TASK BRIEF: Write out the passage about Stiller and Meara below word for word, in full.

PASSAGE PROVIDED:
%%

Stiller and Meara were a husband-and-wife comedy team made up of Jerry Stiller and Anne Meara that was popular primarily in the 1960s and 1970s. The duo made frequent appearances on television variety shows such as The Ed Sullivan Show.

== Career ==
Stiller and Meara were among the earliest graduates of the Second City improvisational comedy troupe to become famous. When variety shows became scarce in the late 1970s, they had a syndicated short program, only five minutes long, which ran on the NBC affiliate in the Washington, D.C. market immediately after Saturday Night Live. They also created comical radio advertisements. Their advertisements for Blue Nun were so effective that they boosted sales of the wine by 500%. During the mid-1970s Stiller and Meara made a couple of appearances together on the sitcom Rhoda. (Meara was a semi-regular during that show's third season, and Stiller appeared twice, playing her character's ex-husband.)

Anne Meara played Veronica Rooney, a cook on Archie Bunker's Place from 1979 to 1982. She often made wisecracks and gave Archie a hard time. She insisted that Archie also hire her openly gay nephew Fred as a waiter to help him pay for law school. She was an alcoholic and privately pined to reconcile with her ex-husband, Carmine (who appeared in a few episodes, played by Stiller), but knew it wasn't going to happen. Meara appeared sporadically throughout the show's third season and left the show before the fourth and final year.

%%

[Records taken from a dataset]
%%

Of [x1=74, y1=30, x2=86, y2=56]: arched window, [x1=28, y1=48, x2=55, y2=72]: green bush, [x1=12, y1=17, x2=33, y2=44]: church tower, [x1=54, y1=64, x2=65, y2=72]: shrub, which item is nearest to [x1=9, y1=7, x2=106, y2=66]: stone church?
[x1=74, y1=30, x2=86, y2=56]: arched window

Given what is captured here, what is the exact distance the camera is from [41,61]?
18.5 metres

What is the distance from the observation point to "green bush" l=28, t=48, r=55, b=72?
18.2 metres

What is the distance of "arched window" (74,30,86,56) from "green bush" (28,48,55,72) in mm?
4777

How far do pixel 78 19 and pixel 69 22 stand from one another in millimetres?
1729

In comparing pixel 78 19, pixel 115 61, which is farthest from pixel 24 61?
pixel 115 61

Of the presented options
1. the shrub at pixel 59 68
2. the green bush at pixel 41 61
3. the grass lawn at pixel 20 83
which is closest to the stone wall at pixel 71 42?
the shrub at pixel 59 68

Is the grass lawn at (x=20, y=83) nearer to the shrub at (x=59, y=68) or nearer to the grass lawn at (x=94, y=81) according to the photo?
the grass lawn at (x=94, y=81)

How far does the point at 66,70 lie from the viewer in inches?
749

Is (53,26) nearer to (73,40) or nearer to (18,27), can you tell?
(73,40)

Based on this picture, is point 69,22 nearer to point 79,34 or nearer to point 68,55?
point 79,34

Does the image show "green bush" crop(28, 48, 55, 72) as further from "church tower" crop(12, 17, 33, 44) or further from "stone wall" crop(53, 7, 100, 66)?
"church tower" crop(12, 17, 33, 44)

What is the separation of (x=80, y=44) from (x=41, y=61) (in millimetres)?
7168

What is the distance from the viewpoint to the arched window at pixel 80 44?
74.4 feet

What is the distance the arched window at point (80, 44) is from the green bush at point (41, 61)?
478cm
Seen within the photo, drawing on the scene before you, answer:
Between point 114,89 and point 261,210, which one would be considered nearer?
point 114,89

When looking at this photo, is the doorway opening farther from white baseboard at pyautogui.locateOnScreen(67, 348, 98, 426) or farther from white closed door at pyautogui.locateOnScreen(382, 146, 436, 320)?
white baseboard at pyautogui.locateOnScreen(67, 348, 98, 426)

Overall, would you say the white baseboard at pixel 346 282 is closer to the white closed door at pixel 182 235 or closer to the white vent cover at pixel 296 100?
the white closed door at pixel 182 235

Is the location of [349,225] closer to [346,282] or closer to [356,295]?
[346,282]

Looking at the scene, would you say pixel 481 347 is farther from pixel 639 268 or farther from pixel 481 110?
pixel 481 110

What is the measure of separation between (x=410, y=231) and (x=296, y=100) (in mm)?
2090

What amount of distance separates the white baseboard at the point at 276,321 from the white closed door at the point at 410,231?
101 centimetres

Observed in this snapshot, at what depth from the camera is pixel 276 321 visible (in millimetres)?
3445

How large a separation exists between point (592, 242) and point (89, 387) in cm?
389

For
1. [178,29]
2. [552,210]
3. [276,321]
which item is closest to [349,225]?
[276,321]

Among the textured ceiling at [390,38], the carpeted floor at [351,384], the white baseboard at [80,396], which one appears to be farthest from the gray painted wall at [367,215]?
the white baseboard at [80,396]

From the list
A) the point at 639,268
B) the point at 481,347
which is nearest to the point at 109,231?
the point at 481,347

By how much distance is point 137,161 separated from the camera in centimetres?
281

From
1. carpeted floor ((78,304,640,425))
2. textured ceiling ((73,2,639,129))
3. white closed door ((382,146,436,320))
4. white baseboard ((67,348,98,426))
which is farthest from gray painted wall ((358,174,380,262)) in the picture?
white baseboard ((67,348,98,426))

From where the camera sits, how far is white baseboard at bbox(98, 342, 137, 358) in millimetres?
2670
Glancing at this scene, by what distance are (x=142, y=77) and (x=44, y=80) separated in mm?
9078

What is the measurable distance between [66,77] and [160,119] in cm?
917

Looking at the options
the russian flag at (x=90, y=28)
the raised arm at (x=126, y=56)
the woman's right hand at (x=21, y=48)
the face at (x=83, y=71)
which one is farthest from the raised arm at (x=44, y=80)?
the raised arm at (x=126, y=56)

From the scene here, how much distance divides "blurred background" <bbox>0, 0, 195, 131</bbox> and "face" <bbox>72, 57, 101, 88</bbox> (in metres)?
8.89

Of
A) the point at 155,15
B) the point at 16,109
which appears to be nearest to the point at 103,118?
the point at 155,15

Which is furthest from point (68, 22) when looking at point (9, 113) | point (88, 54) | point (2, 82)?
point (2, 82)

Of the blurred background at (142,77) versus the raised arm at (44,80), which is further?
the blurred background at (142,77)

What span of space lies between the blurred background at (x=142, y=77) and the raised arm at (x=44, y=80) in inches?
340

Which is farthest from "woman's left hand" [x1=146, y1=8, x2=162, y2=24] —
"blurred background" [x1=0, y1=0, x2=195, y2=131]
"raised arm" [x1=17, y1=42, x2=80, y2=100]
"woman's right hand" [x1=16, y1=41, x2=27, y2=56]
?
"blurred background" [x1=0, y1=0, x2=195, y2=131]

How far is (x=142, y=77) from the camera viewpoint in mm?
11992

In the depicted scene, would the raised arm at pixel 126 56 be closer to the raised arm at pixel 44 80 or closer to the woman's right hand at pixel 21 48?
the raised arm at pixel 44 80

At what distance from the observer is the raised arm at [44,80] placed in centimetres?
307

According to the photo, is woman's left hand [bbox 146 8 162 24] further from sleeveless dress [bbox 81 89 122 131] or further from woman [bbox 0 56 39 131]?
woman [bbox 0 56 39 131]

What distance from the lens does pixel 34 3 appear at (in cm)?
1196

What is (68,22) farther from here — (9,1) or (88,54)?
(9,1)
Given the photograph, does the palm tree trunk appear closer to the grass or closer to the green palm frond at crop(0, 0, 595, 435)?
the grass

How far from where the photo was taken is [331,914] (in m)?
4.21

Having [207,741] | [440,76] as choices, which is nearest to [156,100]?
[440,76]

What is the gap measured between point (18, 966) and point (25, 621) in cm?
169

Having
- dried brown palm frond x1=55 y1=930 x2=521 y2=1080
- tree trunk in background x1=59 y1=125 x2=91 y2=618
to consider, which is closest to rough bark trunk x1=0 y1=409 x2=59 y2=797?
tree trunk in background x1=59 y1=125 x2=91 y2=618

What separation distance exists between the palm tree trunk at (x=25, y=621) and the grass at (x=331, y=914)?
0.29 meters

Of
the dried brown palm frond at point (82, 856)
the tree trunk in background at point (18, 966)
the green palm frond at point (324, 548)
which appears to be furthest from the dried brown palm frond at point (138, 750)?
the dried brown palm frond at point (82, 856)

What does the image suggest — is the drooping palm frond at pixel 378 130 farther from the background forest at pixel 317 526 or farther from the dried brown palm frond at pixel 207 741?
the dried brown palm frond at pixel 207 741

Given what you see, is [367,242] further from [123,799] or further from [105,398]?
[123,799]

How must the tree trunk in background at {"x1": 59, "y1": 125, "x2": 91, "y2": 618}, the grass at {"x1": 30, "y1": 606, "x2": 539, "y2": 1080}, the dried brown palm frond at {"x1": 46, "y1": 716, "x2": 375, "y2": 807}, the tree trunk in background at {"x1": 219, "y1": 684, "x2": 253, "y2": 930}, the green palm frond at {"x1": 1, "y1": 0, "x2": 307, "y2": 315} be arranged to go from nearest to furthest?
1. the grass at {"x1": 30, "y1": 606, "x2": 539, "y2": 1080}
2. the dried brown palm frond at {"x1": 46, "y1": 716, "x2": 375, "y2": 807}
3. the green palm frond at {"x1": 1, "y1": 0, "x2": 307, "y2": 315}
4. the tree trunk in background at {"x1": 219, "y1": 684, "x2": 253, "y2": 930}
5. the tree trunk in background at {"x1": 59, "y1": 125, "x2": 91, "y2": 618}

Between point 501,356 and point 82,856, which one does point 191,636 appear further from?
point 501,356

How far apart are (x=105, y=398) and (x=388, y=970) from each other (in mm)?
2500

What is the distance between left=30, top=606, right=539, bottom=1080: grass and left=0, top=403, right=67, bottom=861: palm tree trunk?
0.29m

%%

ANSWER FOR THE TASK:
Stiller and Meara were a husband-and-wife comedy team made up of Jerry Stiller and Anne Meara that was popular primarily in the 1960s and 1970s. The duo made frequent appearances on television variety shows such as The Ed Sullivan Show.

== Career ==
Stiller and Meara were among the earliest graduates of the Second City improvisational comedy troupe to become famous. When variety shows became scarce in the late 1970s, they had a syndicated short program, only five minutes long, which ran on the NBC affiliate in the Washington, D.C. market immediately after Saturday Night Live. They also created comical radio advertisements. Their advertisements for Blue Nun were so effective that they boosted sales of the wine by 500%. During the mid-1970s Stiller and Meara made a couple of appearances together on the sitcom Rhoda. (Meara was a semi-regular during that show's third season, and Stiller appeared twice, playing her character's ex-husband.)

Anne Meara played Veronica Rooney, a cook on Archie Bunker's Place from 1979 to 1982. She often made wisecracks and gave Archie a hard time. She insisted that Archie also hire her openly gay nephew Fred as a waiter to help him pay for law school. She was an alcoholic and privately pined to reconcile with her ex-husband, Carmine (who appeared in a few episodes, played by Stiller), but knew it wasn't going to happen. Meara appeared sporadically throughout the show's third season and left the show before the fourth and final year.